### [Document segment]
-- BEGIN --
I have been exchanging "ideas" with FDA since the 2/8/02 "disclosure" of what they intended to "recommend" for both Amendment 3 and the Warning Label. Their latest "position" at the Office of Compliance is "...that non-compliant "modifications" are major changes" (that would affect "any aspect" of "performance" or it's "intended function(s)" but "would not cover "generic" parts or COMPLIANT replacement parts." Thus, FDA (at this time) appear to agree with the common sense position taken by tanning salon owners.

And, as a matter of fact, I have just this week been exchanging "ideas" with certain ITA people with the "goal" of coming up with language that we can all live with.

Here is the problem. Everyone (FDA, ITA and TSO) agree that tanning salon owners should not be restricted from replacing parts with those that are "compatible", i.e., that do not change "any aspect" (FDA's language) of the "performance" of the sunbed. As you know, we are a long way from "agreeing" how to measure the "performance" of a sunbed (we haven't resolved how to measure the "performance" of a sunlamp in a single lamp test stand yet and that process is far easier and less complicated than measuring the "performance" of a sunbed). Thus, if we don't have a "standard procedure" for measuring "any aspect" of the "performance" or it's "intended function(s)" according to the provisions of Amendment 3 of a sunbed, how do we "resolve" this dilemma? Who determines whether or not a replacement part has changed "any aspect" of the "performance" or it's "intended function(s)" according to the provisions of Amendment 3 if we can't agree how to measure "performance" when the sunbed is new?

[Note: FDA is aware of the fact (because a formal complaint has been filed with them and because both Michael Stepp and I both presented data on 2/7/02) showing that many sunlamps "claiming" to be compatible to the Wolff Bellarium S are not, in fact, compliant (not by a long shot!). If they haven't taken steps to resolve this "obvious" issue, does anyone REALLY think they will do anything to resolve "performance" disputes regarding replacement parts?]

What I am concerned about (and ITA is, sadly, "silent" on this point) is that the manufacturer will be allowed "de facto" to "define" how performance "compliance" is determined and that will most certainly not be favorable to tanning salon owners.
-- END --
### [Provided information]
-- BEGIN --
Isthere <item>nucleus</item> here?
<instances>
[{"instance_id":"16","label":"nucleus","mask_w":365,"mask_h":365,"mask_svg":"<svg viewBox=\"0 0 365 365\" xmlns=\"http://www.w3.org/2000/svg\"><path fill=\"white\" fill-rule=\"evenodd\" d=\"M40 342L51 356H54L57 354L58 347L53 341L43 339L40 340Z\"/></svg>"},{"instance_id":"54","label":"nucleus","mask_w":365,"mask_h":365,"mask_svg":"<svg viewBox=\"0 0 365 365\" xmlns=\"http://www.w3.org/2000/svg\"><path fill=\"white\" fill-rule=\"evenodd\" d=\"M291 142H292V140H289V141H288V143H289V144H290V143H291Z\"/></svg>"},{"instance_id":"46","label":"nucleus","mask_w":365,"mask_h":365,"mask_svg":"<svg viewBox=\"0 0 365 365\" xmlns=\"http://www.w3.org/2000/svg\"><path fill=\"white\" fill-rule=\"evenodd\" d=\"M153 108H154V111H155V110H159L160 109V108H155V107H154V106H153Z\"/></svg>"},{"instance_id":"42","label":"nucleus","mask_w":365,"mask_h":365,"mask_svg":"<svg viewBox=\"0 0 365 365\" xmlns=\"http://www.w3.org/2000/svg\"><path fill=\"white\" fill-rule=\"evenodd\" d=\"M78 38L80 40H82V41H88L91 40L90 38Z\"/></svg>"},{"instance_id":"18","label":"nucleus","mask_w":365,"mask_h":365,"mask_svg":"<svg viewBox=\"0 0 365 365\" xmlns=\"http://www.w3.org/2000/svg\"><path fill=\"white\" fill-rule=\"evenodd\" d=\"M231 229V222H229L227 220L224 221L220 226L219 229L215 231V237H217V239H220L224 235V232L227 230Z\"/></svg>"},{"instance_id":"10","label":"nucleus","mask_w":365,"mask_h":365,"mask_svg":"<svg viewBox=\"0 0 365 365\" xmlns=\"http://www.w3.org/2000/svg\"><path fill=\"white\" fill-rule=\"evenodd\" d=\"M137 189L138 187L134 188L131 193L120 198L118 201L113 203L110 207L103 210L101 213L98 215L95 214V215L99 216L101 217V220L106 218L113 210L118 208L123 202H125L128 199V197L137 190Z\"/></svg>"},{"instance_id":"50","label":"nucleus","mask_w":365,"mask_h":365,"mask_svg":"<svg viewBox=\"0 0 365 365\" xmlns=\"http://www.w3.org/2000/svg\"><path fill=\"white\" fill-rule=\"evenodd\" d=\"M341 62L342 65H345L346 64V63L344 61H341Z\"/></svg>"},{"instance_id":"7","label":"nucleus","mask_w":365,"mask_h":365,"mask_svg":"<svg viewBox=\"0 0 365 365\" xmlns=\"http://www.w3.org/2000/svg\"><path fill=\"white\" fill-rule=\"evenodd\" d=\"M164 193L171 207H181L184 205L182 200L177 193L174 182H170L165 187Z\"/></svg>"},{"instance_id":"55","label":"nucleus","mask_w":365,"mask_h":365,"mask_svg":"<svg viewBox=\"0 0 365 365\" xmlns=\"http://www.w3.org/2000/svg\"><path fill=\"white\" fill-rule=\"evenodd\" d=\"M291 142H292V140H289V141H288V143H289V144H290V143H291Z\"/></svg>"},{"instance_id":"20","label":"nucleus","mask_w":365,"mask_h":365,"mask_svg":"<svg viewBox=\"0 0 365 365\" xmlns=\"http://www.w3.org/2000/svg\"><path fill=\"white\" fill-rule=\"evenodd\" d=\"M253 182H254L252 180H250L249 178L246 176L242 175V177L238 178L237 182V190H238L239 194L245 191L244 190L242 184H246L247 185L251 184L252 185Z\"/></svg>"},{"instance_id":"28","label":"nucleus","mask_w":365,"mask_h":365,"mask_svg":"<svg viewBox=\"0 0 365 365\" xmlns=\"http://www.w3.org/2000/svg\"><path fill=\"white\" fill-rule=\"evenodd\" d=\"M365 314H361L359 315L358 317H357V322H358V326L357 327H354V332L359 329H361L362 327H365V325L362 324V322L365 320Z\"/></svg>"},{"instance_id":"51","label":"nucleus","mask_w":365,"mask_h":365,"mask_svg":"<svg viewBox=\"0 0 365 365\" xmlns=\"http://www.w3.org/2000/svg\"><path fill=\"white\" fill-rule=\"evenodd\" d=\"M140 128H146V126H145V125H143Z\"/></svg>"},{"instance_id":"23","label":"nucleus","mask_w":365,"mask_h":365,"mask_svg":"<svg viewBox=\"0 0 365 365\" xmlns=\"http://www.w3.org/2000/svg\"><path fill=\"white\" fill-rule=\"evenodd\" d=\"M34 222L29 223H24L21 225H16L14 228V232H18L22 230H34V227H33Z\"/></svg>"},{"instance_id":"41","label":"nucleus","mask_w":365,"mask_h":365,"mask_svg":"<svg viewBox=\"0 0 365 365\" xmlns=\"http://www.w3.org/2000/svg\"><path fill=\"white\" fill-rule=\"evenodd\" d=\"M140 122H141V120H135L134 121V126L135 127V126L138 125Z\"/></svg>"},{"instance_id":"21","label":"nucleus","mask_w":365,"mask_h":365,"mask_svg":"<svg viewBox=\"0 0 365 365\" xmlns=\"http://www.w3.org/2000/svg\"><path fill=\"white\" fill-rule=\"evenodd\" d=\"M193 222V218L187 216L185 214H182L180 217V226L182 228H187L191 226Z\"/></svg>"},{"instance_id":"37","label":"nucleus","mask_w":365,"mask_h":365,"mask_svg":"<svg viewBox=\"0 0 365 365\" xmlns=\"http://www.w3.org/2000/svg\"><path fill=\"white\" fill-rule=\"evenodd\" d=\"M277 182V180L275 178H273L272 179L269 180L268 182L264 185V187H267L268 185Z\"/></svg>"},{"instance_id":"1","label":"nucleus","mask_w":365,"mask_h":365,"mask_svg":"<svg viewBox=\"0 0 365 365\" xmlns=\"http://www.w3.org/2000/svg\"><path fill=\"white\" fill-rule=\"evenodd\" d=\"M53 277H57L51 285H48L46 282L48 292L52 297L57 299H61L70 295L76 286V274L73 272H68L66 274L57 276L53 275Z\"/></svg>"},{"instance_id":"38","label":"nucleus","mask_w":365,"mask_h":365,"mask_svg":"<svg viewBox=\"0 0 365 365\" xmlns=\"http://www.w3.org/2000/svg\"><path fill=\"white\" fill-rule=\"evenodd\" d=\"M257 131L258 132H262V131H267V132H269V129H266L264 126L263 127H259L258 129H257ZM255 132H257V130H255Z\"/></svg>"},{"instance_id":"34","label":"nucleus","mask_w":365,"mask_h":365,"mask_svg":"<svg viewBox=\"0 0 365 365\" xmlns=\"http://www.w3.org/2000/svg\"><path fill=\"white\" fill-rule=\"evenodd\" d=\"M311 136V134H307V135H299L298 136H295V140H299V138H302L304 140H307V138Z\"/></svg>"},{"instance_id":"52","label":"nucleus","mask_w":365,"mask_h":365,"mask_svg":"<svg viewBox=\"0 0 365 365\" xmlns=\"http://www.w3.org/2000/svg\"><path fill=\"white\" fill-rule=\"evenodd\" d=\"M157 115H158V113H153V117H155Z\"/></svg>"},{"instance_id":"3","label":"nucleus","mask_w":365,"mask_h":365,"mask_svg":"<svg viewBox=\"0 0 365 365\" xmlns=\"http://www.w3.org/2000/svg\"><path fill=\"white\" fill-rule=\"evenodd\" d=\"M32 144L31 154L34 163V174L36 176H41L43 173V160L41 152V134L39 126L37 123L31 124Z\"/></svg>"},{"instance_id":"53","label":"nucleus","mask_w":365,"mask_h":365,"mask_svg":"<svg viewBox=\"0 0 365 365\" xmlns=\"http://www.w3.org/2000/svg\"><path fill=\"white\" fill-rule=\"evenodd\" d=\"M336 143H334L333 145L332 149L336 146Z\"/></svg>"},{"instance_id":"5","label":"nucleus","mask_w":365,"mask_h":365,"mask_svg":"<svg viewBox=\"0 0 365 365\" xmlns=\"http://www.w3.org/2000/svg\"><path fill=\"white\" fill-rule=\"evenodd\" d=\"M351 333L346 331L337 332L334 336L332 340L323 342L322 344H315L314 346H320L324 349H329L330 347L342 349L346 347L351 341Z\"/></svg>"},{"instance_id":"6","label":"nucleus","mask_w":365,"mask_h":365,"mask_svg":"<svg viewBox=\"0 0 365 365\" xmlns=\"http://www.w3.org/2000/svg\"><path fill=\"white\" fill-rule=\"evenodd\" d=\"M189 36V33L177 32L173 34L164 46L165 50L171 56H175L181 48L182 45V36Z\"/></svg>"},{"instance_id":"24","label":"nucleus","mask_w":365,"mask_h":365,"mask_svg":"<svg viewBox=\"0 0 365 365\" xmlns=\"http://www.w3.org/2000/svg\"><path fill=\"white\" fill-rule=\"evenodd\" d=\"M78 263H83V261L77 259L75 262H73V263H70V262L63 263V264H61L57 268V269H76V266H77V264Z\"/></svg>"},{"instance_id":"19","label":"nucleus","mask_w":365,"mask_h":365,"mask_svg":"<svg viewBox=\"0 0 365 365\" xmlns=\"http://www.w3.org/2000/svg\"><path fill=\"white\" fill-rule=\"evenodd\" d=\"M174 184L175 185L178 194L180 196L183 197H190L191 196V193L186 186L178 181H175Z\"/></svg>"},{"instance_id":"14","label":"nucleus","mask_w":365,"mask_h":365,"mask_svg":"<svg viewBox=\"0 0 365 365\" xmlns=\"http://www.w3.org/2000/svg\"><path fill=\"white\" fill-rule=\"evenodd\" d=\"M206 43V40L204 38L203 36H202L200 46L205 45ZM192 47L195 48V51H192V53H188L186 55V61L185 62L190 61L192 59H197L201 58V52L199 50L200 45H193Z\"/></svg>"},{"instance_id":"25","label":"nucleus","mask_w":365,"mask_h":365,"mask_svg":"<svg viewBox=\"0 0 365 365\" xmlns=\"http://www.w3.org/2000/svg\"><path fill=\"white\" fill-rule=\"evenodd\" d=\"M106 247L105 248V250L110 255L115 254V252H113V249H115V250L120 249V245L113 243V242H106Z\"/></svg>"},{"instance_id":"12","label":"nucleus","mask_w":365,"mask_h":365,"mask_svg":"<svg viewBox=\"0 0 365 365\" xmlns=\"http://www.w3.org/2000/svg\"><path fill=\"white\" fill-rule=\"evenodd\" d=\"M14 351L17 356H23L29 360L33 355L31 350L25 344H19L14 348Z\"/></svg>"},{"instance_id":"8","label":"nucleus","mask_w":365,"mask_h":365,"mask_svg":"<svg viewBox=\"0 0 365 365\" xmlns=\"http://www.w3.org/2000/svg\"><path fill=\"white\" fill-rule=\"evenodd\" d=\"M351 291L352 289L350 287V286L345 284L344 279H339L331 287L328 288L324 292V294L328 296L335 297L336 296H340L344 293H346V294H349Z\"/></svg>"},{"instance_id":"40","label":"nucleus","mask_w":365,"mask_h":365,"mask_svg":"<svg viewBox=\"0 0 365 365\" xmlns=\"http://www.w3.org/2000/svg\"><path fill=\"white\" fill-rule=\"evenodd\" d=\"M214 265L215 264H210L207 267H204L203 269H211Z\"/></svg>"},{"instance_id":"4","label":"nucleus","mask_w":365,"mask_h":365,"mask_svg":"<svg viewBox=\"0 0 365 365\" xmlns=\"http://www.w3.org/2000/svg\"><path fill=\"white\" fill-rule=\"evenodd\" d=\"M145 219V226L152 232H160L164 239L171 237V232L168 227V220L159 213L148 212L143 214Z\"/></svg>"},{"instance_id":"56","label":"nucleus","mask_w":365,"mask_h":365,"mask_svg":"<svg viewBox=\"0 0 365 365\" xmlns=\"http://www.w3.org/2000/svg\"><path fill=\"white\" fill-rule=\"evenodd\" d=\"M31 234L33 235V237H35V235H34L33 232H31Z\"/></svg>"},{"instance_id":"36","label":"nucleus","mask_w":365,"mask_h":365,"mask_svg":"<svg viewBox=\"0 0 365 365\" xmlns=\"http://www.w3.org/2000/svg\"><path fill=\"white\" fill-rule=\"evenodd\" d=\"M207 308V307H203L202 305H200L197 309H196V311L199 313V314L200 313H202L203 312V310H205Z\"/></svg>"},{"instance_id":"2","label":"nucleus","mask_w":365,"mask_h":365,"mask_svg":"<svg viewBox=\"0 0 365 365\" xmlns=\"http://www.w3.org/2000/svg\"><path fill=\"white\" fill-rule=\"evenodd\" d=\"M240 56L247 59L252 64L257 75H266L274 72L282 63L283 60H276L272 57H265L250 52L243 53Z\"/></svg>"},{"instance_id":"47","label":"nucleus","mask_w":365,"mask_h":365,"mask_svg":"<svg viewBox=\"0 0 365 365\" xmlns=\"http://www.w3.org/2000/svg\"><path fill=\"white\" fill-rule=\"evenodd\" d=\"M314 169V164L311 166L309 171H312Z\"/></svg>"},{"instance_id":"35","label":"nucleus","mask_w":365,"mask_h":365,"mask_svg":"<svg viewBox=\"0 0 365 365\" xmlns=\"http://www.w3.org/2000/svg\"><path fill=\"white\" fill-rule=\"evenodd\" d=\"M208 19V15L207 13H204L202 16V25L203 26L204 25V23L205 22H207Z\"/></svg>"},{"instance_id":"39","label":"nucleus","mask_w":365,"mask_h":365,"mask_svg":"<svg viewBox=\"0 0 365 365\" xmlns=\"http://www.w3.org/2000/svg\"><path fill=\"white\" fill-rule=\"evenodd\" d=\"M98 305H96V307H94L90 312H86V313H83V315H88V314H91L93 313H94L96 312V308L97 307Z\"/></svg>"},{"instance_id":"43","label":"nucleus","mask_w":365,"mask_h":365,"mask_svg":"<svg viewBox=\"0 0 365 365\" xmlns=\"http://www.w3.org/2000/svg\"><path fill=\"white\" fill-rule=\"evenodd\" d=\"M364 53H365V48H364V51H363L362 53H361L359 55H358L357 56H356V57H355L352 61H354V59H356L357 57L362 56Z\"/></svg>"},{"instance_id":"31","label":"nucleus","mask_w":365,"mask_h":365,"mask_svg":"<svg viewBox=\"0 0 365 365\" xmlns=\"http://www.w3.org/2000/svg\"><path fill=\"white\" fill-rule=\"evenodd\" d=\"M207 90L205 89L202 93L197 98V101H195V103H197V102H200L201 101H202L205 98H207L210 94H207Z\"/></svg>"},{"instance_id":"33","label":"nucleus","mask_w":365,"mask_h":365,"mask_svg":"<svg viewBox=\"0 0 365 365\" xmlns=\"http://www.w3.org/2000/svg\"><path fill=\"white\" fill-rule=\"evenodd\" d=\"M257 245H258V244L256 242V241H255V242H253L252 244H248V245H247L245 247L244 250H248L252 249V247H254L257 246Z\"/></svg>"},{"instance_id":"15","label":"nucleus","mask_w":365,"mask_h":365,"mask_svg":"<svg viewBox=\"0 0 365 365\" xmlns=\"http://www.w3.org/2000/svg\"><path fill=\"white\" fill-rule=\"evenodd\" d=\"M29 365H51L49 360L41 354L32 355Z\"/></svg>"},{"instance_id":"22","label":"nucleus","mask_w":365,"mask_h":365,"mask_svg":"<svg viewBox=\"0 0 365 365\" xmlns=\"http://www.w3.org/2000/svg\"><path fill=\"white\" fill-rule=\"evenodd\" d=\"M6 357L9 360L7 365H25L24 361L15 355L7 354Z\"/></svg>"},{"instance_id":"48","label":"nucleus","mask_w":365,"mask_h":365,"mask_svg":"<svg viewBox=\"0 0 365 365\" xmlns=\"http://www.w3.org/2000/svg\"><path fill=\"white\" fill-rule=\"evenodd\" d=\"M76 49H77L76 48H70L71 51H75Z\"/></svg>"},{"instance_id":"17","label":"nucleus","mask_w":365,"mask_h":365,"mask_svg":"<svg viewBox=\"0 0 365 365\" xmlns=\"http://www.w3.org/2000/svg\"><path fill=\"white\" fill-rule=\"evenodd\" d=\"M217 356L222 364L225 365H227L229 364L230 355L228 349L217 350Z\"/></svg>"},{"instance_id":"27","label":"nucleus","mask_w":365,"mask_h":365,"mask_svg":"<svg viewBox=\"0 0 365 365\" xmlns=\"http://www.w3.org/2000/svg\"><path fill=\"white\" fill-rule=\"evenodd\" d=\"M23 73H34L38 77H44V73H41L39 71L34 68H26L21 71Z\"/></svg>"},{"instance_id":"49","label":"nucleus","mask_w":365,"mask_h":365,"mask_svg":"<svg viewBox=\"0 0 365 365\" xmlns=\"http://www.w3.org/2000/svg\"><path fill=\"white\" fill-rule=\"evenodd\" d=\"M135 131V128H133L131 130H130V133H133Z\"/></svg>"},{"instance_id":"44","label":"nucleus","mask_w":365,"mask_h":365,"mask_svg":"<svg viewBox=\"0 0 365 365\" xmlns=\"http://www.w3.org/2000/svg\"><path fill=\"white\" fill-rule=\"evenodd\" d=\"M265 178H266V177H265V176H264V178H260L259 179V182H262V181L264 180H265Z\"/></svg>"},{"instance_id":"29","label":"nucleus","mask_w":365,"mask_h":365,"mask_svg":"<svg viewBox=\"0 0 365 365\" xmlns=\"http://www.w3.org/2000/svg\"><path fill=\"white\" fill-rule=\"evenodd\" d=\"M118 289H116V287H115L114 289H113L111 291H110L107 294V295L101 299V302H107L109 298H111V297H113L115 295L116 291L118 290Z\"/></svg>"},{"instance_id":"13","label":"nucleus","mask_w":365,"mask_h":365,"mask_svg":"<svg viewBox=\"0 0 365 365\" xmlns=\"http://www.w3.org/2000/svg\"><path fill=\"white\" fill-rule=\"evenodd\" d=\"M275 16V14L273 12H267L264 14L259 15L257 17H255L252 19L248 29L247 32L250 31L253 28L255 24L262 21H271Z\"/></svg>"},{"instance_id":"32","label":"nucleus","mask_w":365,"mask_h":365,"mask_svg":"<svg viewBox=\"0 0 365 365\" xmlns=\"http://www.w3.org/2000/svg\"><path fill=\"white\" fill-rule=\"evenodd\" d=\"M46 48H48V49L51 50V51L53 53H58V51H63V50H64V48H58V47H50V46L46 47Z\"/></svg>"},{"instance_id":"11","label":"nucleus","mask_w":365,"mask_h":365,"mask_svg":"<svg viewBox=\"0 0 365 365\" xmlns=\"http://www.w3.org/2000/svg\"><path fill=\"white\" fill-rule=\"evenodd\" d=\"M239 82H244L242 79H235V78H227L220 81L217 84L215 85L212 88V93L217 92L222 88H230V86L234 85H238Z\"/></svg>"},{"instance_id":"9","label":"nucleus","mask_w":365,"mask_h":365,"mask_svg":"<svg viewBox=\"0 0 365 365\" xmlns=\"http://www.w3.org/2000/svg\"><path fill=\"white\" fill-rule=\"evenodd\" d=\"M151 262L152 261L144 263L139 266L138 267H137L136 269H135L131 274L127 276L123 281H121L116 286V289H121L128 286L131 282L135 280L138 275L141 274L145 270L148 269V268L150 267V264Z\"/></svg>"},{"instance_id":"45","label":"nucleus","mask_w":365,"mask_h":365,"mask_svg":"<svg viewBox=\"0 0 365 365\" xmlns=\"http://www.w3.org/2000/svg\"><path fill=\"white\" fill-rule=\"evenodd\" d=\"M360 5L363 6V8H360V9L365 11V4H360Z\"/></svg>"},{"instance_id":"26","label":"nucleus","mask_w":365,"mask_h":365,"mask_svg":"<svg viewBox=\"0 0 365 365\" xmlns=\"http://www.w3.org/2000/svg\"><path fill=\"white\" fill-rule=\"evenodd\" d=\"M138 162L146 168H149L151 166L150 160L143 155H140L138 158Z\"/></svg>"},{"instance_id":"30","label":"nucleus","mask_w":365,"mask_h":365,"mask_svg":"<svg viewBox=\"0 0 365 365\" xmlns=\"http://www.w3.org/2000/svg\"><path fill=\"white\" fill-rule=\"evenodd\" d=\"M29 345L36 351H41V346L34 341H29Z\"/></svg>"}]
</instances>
-- END --
-- BEGIN --
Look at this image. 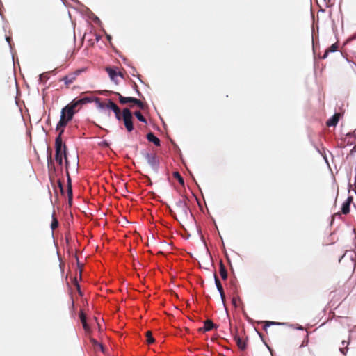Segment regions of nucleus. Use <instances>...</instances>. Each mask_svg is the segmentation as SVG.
-- END --
In the text on sunbed replacement parts, on what date did Michael Stepp and the writer present data to FDA?

### [Problem solution]
2/7/02